● **The task**: Recast the material below, from the line containing "Of the mentioned" through the line containing "1007 centimetres", as a two-column CSV with the headers item and answer. Give one row per item, put each field in quotation marks, and replace any line breaks with spaces.

● **Extracted entries**:
++++

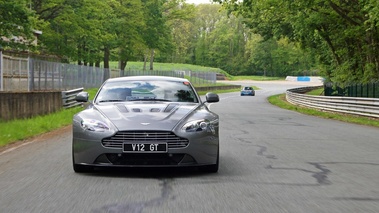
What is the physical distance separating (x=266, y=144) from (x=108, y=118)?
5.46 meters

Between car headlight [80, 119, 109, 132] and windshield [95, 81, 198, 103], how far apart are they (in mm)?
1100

++++

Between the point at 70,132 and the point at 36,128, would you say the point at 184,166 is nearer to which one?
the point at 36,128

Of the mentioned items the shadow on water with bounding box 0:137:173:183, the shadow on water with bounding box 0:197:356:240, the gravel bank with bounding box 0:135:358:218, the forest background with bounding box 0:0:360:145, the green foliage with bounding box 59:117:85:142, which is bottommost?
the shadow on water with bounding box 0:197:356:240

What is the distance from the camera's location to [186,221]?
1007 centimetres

++++

● **Final result**:
item,answer
"Of the mentioned items the shadow on water with bounding box 0:137:173:183, the shadow on water with bounding box 0:197:356:240, the gravel bank with bounding box 0:135:358:218, the forest background with bounding box 0:0:360:145, the green foliage with bounding box 59:117:85:142, which is bottommost?","the shadow on water with bounding box 0:197:356:240"
"What is the distance from the camera's location to [186,221]?","1007 centimetres"